With more and more tariffs looming, retailers have been rushing to bring in product before more goods end up on the target list.
As such, imports and America’s major container ports are expected to remain strong this month following record growth over the summer, according to the monthly Global Port Tracker released by the National Retail Federation and Hackett Associates.
“More tariffs could come any day, and retailers have been bringing in record amounts of merchandise ahead of that in order to mitigate the impact on their customers,” NRF vice president for supply chain and customs policy Jonathan Gold said in a statement. “Retail sales are growing stronger than expected this year, thanks to tax cuts and job creation, but tariffs are the wild card that threaten to throw away a significant portion of those benefits.”
Summer 2018 has been marked by periods of record-setting retail imports into the United States, up 4.9% year over year, excluding automobiles, petroleum or food.

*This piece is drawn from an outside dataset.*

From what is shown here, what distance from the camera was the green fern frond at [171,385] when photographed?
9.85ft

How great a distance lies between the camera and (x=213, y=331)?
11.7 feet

American ports handled an estimated 1.92 million TEU, or 20-foot container-equivalent units, in August — a slight increase over July’s 1.9 million TEU record and the previous record of 1.85 million set in June. The entire first half of 2018 saw 10.3 million TEU in retail imports, up 5 percent from last year. Imports for September are expected to reach 1.83 million TEU, up 2.4% over the same period last year.
Import numbers are expected to continue growing through the end of the year and likely into the early months of 2019.
“The current boom in shipping can primarily be explained by importers’ response to the U.S. trade war with China,” Hackett Associates founder Ben Hackett said. “Consumers appear to be spending money on goods ahead of the tariff price increases that will eventually come. But there could be a rocky road ahead as the impact of tariffs begins to be more fully felt.”